— Start —

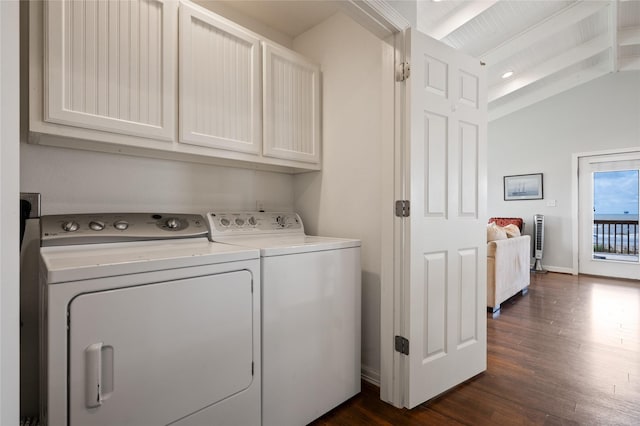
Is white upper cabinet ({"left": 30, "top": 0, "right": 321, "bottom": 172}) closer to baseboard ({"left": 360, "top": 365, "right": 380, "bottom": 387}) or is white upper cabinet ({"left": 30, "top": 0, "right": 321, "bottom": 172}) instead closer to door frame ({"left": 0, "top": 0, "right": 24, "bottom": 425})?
door frame ({"left": 0, "top": 0, "right": 24, "bottom": 425})

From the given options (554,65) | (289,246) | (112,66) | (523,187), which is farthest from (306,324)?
(523,187)

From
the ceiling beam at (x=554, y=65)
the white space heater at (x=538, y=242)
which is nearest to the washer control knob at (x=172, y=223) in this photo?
the ceiling beam at (x=554, y=65)

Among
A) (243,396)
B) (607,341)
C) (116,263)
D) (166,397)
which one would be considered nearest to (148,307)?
(116,263)

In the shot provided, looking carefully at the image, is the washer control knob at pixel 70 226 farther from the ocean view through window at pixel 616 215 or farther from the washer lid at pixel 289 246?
the ocean view through window at pixel 616 215

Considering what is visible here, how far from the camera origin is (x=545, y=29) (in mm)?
3748

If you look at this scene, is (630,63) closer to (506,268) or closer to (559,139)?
(559,139)

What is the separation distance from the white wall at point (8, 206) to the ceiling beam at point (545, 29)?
4.86 meters

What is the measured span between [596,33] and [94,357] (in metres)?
6.34

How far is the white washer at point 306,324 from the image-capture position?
1.39 meters

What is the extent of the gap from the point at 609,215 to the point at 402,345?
18.7 ft

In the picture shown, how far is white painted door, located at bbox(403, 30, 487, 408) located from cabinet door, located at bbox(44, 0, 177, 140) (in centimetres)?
127

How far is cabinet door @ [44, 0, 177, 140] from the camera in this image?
125 cm

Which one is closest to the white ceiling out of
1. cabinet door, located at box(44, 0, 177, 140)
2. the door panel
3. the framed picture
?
cabinet door, located at box(44, 0, 177, 140)

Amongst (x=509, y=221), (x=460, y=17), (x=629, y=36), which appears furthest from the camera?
(x=509, y=221)
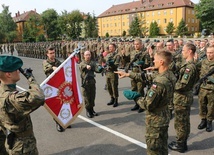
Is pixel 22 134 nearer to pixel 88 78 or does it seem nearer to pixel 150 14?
pixel 88 78

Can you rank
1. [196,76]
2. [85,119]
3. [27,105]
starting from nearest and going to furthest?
[27,105] → [196,76] → [85,119]

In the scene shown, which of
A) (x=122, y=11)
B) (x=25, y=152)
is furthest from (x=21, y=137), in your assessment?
(x=122, y=11)

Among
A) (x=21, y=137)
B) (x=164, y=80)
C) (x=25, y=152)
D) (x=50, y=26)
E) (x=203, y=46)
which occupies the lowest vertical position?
(x=25, y=152)

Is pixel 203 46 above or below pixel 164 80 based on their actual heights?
above

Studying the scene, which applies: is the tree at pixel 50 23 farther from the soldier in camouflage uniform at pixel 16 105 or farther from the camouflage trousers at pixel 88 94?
the soldier in camouflage uniform at pixel 16 105

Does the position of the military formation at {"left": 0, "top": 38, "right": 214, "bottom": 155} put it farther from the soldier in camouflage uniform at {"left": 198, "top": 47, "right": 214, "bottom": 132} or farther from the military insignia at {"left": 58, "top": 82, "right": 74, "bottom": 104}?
the military insignia at {"left": 58, "top": 82, "right": 74, "bottom": 104}

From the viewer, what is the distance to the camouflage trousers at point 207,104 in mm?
5086

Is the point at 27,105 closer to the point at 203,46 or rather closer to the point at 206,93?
the point at 206,93

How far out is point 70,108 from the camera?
450 cm

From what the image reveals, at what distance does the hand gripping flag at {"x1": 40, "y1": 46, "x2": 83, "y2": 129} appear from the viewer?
13.0 feet

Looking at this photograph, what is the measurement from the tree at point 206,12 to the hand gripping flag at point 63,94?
57.8m

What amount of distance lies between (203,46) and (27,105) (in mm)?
9691

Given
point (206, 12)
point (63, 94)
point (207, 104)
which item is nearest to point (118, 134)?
point (63, 94)

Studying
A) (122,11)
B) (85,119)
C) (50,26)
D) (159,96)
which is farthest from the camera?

— End —

Requirements: Repeat the material verbatim. Do not carry over any picture.

Result:
Is white upper cabinet ({"left": 30, "top": 0, "right": 321, "bottom": 172}) closer to baseboard ({"left": 360, "top": 365, "right": 380, "bottom": 387}) or is white upper cabinet ({"left": 30, "top": 0, "right": 321, "bottom": 172}) instead closer to door frame ({"left": 0, "top": 0, "right": 24, "bottom": 425})?
door frame ({"left": 0, "top": 0, "right": 24, "bottom": 425})

From the given options (554,65) | (289,246) | (112,66) | (523,187), which is farthest from (306,324)?
(523,187)

From
the ceiling beam at (x=554, y=65)
the white space heater at (x=538, y=242)
which is nearest to the washer control knob at (x=172, y=223) in this photo?
the ceiling beam at (x=554, y=65)

Among
A) (243,396)
B) (607,341)
C) (116,263)
D) (166,397)
which one would be considered nearest to (148,307)?
(116,263)

In the shot provided, looking carefully at the image, is the washer control knob at pixel 70 226 farther from the ocean view through window at pixel 616 215 or farther from the washer lid at pixel 289 246?
the ocean view through window at pixel 616 215

Considering what is visible here, how far from the camera origin is (x=545, y=29) (in mm)?
3748

If you look at this scene, is (630,63) closer to (506,268) or closer to (559,139)?
(559,139)

What is the separation distance from the white wall at point (8, 206) to the ceiling beam at point (545, 29)?
4.86 meters

What is the measured span between [596,33] and [94,357] (in metres)?
6.34

How far is the white washer at point 306,324 from the image-capture position?
1.39 meters

What is the extent of the gap from the point at 609,215 to the point at 402,345?
18.7 ft

In the picture shown, how far is white painted door, located at bbox(403, 30, 487, 408) located from cabinet door, located at bbox(44, 0, 177, 140) (in centimetres)?
127

How far is cabinet door @ [44, 0, 177, 140] from the camera in this image?
125 cm

Which one is closest to the white ceiling out of
1. cabinet door, located at box(44, 0, 177, 140)
2. the door panel
3. the framed picture
?
cabinet door, located at box(44, 0, 177, 140)

Amongst (x=509, y=221), (x=460, y=17), (x=629, y=36), which appears furthest from the camera?
(x=509, y=221)
Is pixel 22 134 nearer to pixel 88 78 or does it seem nearer to pixel 150 14?
pixel 88 78

Can you rank
1. [196,76]
2. [85,119]
3. [27,105]
starting from nearest and going to furthest?
[27,105] → [196,76] → [85,119]

In the scene shown, which of
A) (x=122, y=11)
B) (x=25, y=152)
is furthest from (x=21, y=137), in your assessment?
(x=122, y=11)

Among
A) (x=21, y=137)
B) (x=164, y=80)
C) (x=25, y=152)
D) (x=50, y=26)
E) (x=203, y=46)
which occupies the lowest vertical position?
(x=25, y=152)

Is pixel 203 46 above or below pixel 164 80 based on their actual heights?
above

Studying the scene, which applies: is the tree at pixel 50 23 farther from the soldier in camouflage uniform at pixel 16 105 or farther from the camouflage trousers at pixel 88 94?
the soldier in camouflage uniform at pixel 16 105

Does the position of the military formation at {"left": 0, "top": 38, "right": 214, "bottom": 155} put it farther from the soldier in camouflage uniform at {"left": 198, "top": 47, "right": 214, "bottom": 132} or farther from the military insignia at {"left": 58, "top": 82, "right": 74, "bottom": 104}?
the military insignia at {"left": 58, "top": 82, "right": 74, "bottom": 104}

From the viewer, what is the distance to the camouflage trousers at point 207,104 in mm?
5086

Is the point at 27,105 closer to the point at 203,46 or rather closer to the point at 206,93?
the point at 206,93

How far out is point 70,108 from the camera?
450 cm

From what the image reveals, at what distance does the hand gripping flag at {"x1": 40, "y1": 46, "x2": 83, "y2": 129} appear from the viewer?
13.0 feet

Looking at this photograph, what is the measurement from the tree at point 206,12 to the hand gripping flag at point 63,94?
57.8m

What amount of distance lies between (203,46) and (27,105) (in mm)?
9691

Given
point (206, 12)
point (63, 94)
point (207, 104)
which item is nearest to point (118, 134)?
point (63, 94)

Studying
A) (122,11)
B) (85,119)
C) (50,26)
D) (159,96)
which is farthest from the camera?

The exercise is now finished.